Textauszug:
# Reparatur von CNC und SPS Baugruppen



## RSD (26 August 2005)

Hallo alle zusammen.
Ich habe seid kurzem eine Firma gergründet die sich auf die Reparatur von SPS und CNC Baugruppen spezialisiert hat.
Also falls jemand Probleme mit Harware hat, einfach unter

www.rsd-electronic.com

anfragen.
Spezialgebiet ist Siemens, Omron und Telemecanique.


----------



## lorenz2512 (26 August 2005)

Hallo,
der Sitz der Firma ist in Italien :?: Wird die Reparatur nach Aufwand oder Pauschal abgerechnet :?: Die AGB sind leider nicht in deutsch.


----------



## RSD (26 August 2005)

[Gespeicherte Dateneinträge]
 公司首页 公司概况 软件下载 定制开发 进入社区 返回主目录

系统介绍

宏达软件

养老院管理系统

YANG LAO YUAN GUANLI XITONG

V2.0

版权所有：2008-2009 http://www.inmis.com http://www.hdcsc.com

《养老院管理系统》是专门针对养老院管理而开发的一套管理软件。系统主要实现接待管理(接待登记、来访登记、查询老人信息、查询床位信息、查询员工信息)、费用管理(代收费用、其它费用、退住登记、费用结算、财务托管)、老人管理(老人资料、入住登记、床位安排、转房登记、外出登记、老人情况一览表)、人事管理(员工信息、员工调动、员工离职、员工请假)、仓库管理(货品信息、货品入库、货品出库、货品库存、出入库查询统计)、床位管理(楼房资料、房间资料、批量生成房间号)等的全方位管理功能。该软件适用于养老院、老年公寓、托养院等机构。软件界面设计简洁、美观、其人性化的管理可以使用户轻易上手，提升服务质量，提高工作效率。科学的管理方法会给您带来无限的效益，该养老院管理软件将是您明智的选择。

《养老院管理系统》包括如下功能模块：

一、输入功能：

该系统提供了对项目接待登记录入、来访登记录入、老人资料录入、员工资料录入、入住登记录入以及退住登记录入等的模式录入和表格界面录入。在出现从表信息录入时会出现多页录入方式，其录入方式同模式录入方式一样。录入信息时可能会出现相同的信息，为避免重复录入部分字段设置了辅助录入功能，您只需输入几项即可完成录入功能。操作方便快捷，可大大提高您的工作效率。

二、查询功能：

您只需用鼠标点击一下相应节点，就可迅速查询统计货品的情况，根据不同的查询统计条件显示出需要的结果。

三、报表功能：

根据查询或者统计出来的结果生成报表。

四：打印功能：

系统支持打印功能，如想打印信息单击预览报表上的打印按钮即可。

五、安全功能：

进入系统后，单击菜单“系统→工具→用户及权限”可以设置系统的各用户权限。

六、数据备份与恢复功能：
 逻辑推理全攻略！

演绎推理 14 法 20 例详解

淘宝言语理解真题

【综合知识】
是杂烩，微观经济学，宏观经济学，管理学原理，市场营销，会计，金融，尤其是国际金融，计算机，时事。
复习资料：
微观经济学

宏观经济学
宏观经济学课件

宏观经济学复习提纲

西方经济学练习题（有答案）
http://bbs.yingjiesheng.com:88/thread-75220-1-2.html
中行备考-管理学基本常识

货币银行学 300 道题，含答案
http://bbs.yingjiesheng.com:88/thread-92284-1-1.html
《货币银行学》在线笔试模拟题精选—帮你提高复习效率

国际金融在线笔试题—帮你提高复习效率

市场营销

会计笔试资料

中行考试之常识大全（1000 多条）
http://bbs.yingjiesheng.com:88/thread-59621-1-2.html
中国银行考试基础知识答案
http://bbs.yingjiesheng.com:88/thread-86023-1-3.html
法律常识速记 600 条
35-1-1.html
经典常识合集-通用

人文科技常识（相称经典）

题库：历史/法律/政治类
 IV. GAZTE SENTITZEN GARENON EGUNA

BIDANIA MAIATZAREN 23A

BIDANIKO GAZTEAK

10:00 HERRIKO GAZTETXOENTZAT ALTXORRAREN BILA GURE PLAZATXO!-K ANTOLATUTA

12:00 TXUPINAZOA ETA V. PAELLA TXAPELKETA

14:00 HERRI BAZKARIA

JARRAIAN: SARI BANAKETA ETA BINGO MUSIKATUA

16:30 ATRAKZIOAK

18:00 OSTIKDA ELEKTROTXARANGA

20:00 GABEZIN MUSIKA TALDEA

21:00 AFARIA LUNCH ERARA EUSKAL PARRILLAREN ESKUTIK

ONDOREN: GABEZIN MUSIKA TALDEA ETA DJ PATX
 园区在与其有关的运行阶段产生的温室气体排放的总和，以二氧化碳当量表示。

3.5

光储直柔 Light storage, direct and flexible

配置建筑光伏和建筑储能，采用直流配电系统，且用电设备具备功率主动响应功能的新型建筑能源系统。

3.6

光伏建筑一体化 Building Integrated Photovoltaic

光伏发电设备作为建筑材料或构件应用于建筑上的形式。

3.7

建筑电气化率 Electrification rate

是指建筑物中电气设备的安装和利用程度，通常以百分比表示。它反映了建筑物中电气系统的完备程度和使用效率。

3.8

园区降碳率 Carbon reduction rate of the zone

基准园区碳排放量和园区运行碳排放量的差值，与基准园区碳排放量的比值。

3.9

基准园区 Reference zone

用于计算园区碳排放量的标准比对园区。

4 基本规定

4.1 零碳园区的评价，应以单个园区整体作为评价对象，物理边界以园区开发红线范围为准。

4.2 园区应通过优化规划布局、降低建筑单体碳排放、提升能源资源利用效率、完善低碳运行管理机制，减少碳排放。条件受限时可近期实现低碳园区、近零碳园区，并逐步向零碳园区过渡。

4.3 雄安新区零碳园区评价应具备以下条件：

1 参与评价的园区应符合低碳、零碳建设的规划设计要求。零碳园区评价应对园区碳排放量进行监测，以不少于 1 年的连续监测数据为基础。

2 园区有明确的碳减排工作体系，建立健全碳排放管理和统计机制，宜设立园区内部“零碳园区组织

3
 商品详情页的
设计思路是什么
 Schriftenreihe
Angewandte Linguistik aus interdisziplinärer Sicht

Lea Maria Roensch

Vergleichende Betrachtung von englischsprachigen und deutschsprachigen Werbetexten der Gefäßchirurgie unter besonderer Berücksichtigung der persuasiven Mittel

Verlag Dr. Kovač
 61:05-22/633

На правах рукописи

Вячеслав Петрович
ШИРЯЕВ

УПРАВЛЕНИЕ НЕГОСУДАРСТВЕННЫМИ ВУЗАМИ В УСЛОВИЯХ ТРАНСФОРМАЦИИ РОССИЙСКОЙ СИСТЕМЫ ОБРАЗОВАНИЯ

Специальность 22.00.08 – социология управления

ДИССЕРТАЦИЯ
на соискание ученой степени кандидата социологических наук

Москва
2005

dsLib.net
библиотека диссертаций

Worum es geht:
**1)** Beantworte diese Fragen zum Textauszug über die Reparatur von CNC- und SPS-Baugruppen:
(a) Auf welche Hersteller ist die neue Firma spezialisiert?
(b) Unter welcher Webadresse soll man anfragen?
(c) Was wird im zweiten Beitrag an den AGB bemängelt?
**2)** Führe den Textauszug über die Reparatur von CNC- und SPS-Baugruppen weiter, und zwar mit dem Text des letzten Beitrags von RSD.
Die Daten sind eigenständiges Material und gehören nicht zum Textauszug.

Lösungen:
**1)**
(a) Auf Siemens, Omron und Telemecanique.
(b) Unter www.rsd-electronic.com.
(c) Die AGB sind nicht auf Deutsch.

**2)**
*AGB`s*

Hallo Dietmar,
die deutschen AGB`S sind in Bearbeitung. Leider musste ich die italienischen AGB`s zuerst fertigstellen. ( Italien )
Die Reparaturen werden Pauschal verrechnet. Ausser der Reparaturaufwand ist wirklich gering z.B. Sicherung dann wird nach Aufwand abgerechnet.
Aber bei den meisten Baugruppen werden immer Standartbauteile gewechselt, damit die Baugruppe nicht nach 2 Wochen wegen einen anderen Fehler ausfällt.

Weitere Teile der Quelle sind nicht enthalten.